THE ports of Alicante and Valencia are on high alert for fighters from so-called Islamic State attempting to return to Europe from Syria and Iraq.
Jihadist terrorists are said to be making their way back to the west following a string of defeats on IS in the Middle East by the international coalition.
Security specialists say the Valencia region has the largest Muslim community after Andalusia, Catalonia and Madrid – and believe a radical element that could provide the logistical support for IS returning supporters.
Police have stepped up security at Valencia and Alicante after reports the two ports were on the route to Europe and are believed to have undercover officers on board ferries from Algeria.
Spain like Britain believes the return of radicalised jihadists is the greatest threat to society; both allies have suffered terror attacks this year – and both remain on the second highest level of security alert, indicating a “high risk” of a further incident.
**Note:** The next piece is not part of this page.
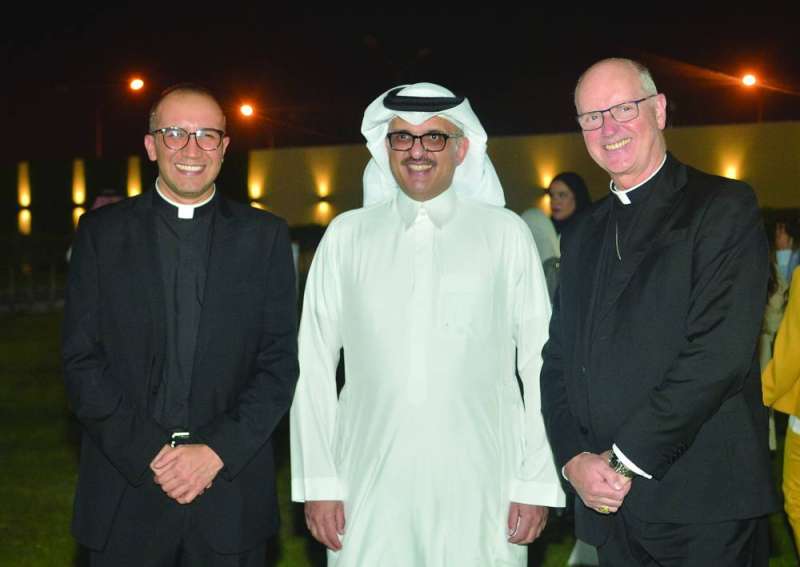 


سفير خادم الحرمين والسفير البابوي وأحد الديبلوماسيين 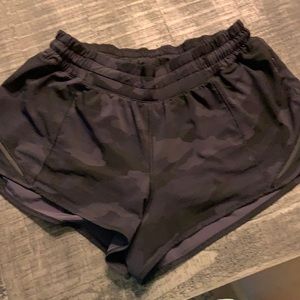 Black camo lululemon shorts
And AICS, a private intelligence and security consultancy based in Spain, believes the two ports are on a “natural route” into Europe.
The specialist company reports towns along the coast of Valencia with sympathisers could provide “safe houses” and there were “radical elements” of “significant importance, which allows the provision of a reasonable logistical support for those who make the trip”.
AICS believes the route back from Algeria would grow in importance with a network of ‘mafia’ type gangs already in existence and ships relatively easy to board in the North African country and “disembark without major problems”.
It also said the Valencia was particularly “vulnerable” – Alicante has seen security officers reinforced – and allowed a route into Europe along the Mediterranean coast and across into France.
Spanish newspaper Las Provincias has highlighted how government intelligence services have already ranked the region of Valencia as the third highest in Spain on a special ‘jihadist radicalisation index’.
And earlier this year an Imam was arrested in Teulada-Moraira and is being held in custody for offences of radicalisation and for facilitating the return if jihadists from the Middle East – one of 11 people arrested in Valencia over the last two years.
Security forces have investigated 300 alerts in Valencia related to Islamist terrorism in the last 12 months, 10% of all calls to the ‘Stop Radicalisation’ scheme launched by Madrid’s Ministry of the Interior.
Of over 3,000 tip offs across Spain, 65% were seen as non-viable in the fight against terror although the remainder did highlight crimes and 63 were investigated as linked to jihadist terrorism.
It has been criticised by the Islamic community in Valencia for promoting the persecution of Muslims and Islamophobia.
However, Minister of the Interior Juan Ignacio Zoido said: “Stop Radicalisation is today a very valid tool in the fight against terrorism, a very important source of information for the security forces.”